**Exercise tasks:**
1. In the thread about Canon footage in a Nikon promo, which movie does the snowboarding footage come from?
2. Reproduce everything in the Canon footage thread from "Likely put together" down to "Who is Nikon?".

# Canon footage in Nikon promo



## steinrr (Feb 19, 2012)

Nikon has used footage shot with Canon gear for their new D800 promo! 

See 18 seconds into this video 

http://www.youtube.com/watch?v=z0WO4qdoo3U#!

This is the same as the Vimeo video

The Mountain

2:10 into The Mountain!

The Mountain is shot using Canon and not Nikon.

The promo was shown at Bangkok official launch, and you can see the video in the background here

http://www.youtube.com/watch?v=Q352NTtsPec#!


----------



## ron582 (Feb 19, 2012)

....?


----------



## Mt Spokane Photography (Feb 19, 2012)

Likely put together by a ad agency who just grabbed the best video clips they could find, along with those shot specially for the nikon introduction.

I'll bet this is going to be embarassing for Nikon.


----------



## KacperP (Feb 19, 2012)

They have some kind of "bad luck", like that time when Nikon ad featured white tele lenses:
Who is Nikon?


----------



## airforceones25 (Feb 19, 2012)

All the snowboarding footage in the promo is from the Art of Flight movie. The movie was shot with an array of cameras including the Canon EOS 7D. However none of the footage used Nikons. A very questionable PR move by Nikon. ???

The Art of FLIGHT - snowboarding film trailer w/Travis Rice


----------



## TexPhoto (Feb 19, 2012)

Reminds me of the Intell 3D ads back in the 90s that were made on Macs (with Motorola chips in them)

Really seems like something you'd check into....


----------



## kdsand (Feb 20, 2012)

Wow!
Unbelievable doing it once is bad but again and again.
People have to have been fired over this but then again its big business so maybe anything goes.


----------



## dr croubie (Feb 20, 2012)

kdsand said:


> Wow!
> Unbelievable doing it once is bad but again and again.
> People have to have been fired over this but then again its big business so maybe anything goes.



You'd like to think that the rest of the world cares about things like this, and whoever made the ad would be getting a caning over it
...
but unfortunately it's only nerds like us who notice, even nikon fanbois will find some excuse to defend it (anyone gone over to nikonrumours.com and posted it there yet? I'd love to see the reaction on that...)


----------



## kdsand (Feb 20, 2012)

dr croubie said:


> kdsand said:
> 
> 
> > Wow!
> ...



Lol got visual - funny visual.

Caning! Lol!


----------



## cezargalang (Mar 6, 2012)

*Nikon Uses 5d2, Phantom HD Footage To Promote D800*

Just found this and I'm just going to leave it here...

http://fstoppers.com/omg-nikon-uses-5d2-phantom-hd-footage-to-promote-d800

They even got footage from TSO Photography = Terje Sorgjer (An timelapse photographer using 5Dmk2's)


----------



## Terry Rogers (Mar 6, 2012)

*Re: Nikon Uses 5d2, Phantom HD Footage To Promote D800*



cezargalang said:


> Just found this and I'm just going to leave it here...
> 
> http://fstoppers.com/omg-nikon-uses-5d2-phantom-hd-footage-to-promote-d800
> 
> They even got footage from TSO Photography (An timelapse photographer using 5Dmk2's)



Nikon should be ashamed of themselves and sued for a considerable amount of money (if images were not used under liscense, which I've read many haven't). Us at canon rumors ought to go over to our nikon rumors equivalent and flame them for supporting such a blatently deceptive company. Unless someone can show Canon uses the same underhanded tricks at which point I retract my comments :-\.

But seriously, that is weaksauce.


----------

**Data provided:**
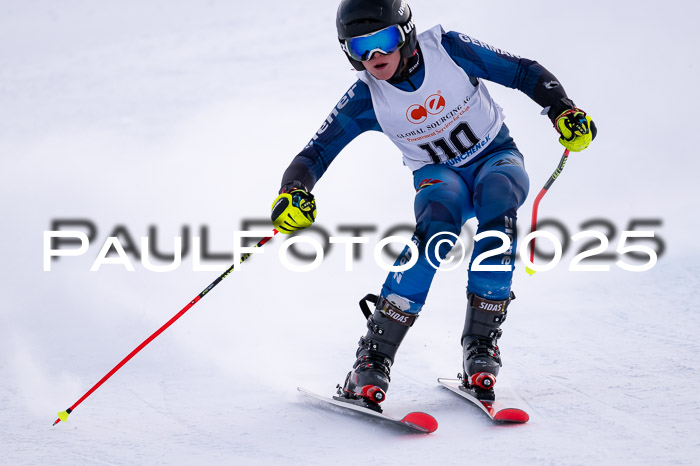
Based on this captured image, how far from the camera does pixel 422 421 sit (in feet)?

* * *

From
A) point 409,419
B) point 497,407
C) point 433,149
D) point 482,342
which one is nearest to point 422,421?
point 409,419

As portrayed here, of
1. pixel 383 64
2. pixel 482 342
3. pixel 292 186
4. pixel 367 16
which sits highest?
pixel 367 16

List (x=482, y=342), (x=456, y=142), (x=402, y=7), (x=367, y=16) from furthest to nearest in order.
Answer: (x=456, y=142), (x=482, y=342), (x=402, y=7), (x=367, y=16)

* * *

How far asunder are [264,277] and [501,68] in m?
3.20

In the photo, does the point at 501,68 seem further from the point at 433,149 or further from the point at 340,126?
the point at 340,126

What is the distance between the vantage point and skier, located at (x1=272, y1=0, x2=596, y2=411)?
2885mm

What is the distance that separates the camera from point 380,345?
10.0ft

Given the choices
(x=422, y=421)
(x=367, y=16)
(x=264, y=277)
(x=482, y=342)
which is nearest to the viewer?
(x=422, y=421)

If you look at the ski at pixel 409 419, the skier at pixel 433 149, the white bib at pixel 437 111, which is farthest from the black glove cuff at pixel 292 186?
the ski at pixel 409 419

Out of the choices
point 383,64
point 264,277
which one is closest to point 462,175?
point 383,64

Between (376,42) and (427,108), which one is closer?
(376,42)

**Task-by-task solutions:**
1. The Art of Flight

2.
Likely put together by a ad agency who just grabbed the best video clips they could find, along with those shot specially for the nikon introduction.

I'll bet this is going to be embarassing for Nikon.


----------



## KacperP (Feb 19, 2012)

They have some kind of "bad luck", like that time when Nikon ad featured white tele lenses:
Who is Nikon?